For example, datasets.load_dataset is a widely used function that is patched in Databricks Runtime driver side, rendering the reference unpickle-able. To address it, you can simply write the task function as follows:

def ray_task_func():
  from datasets import load_dataset  # import the function inside task function
  ...

Disable Ray memory monitor if the Ray task is unexpectedly killed with an out-of-memory (OOM) error

In Ray 2.9.3, Ray memory monitor has several known issues that can cause Ray tasks to be inadvertently stopped without cause. To address the issue, you can disable the Ray memory monitor by setting the environment variable RAY_memory_monitor_refresh_ms to 0 within the Databricks cluster configuration when starting your Apache Spark cluster.

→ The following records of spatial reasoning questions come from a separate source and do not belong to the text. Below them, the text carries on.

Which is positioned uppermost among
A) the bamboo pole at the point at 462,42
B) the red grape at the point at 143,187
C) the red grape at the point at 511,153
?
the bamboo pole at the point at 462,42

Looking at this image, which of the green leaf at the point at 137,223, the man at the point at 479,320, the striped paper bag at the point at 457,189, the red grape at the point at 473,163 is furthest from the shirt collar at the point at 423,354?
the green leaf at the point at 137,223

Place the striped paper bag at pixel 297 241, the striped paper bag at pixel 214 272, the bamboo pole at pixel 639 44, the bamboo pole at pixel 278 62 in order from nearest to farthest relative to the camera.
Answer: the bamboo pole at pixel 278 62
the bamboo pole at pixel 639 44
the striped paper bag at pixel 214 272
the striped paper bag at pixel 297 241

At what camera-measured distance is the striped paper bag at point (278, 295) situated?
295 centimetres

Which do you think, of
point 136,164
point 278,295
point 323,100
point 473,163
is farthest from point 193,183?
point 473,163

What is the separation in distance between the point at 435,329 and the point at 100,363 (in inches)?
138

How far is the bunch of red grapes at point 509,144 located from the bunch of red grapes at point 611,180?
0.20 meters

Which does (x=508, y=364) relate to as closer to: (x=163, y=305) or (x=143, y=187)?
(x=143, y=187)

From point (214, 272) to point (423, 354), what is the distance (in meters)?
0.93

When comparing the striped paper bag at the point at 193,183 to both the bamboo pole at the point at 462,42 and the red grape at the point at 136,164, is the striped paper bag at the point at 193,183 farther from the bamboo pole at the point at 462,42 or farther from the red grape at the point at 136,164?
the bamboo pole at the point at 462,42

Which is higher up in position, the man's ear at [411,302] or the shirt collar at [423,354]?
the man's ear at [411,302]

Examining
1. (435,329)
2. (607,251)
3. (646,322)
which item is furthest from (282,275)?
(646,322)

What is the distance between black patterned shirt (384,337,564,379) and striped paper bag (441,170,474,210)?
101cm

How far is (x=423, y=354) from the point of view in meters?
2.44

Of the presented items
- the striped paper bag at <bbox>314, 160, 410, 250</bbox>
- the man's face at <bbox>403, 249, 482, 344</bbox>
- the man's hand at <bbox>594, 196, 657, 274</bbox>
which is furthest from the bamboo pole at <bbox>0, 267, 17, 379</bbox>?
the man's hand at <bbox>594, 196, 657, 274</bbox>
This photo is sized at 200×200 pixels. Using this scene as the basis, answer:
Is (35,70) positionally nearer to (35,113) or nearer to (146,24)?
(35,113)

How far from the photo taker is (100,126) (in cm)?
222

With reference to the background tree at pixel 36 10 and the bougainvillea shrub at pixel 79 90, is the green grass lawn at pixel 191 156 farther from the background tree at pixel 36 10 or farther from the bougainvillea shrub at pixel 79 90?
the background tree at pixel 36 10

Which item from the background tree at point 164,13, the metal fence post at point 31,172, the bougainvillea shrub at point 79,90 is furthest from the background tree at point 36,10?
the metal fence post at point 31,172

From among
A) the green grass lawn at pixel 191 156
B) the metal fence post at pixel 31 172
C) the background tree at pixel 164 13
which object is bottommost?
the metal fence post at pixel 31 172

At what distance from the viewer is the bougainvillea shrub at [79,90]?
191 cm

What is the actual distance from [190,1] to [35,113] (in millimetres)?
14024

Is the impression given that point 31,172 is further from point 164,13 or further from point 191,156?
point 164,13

Applying transformation functions to batches of data

When processing data in batches, it is recommended to use the Ray Data API with the map_batches function. This approach can be more efficient and scalable, especially for large datasets or complex computations that benefit from batch processing. Any Spark DataFrame can be converted to a Ray Dataset using the ray.data.from_spark API. The processed output from calling this transformation API can be written out to Databricks UC tables using the API ray.data.write_databricks_table.

Using MLflow in Ray tuner, Ray train or customized Ray tasks

Integrating Databricks MLflow and Ray requires Ray 2.41 and above.

To use MLflow with the Ray Tune, Ray Train or customized Ray tasks, set following environmental variables: DATABRICKS_HOST and DATABRICKS_TOKEN, or set the environmental variables DATABRICKS_HOST, DATABRICKS_CLIENT_ID, and DATABRICKS_CLIENT_SECRET before calling ray.util.spark.setup_ray_cluster. The following code shows how to do set these variables.

import os
from ray.util.spark import setup_ray_cluster

os.environ["DATABRICKS_HOST"] = "https://....databricks.com"
os.environ["DATABRICKS_TOKEN"] = "<your PAT token"

setup_ray_cluster(num_cpus_worker_node=2, num_gpus_worker_node=0, max_worker_nodes=1, min_worker_nodes=1)

Use notebook-scoped Python libraries or cluster Python libraries in Ray tasks

Using notebook-scoped Python libraries or cluster Python libraries in remote Ray tasks requires Ray 2.12 and above.

Ray versions 2.11 and below have a known issue where Ray tasks cannot use notebook scoped Python libraries or cluster Python libraries. For Ray versions 2.11 and below, additional dependencies must pre-install dependencies within the active session by using the %pip magic command prior to starting the Ray cluster.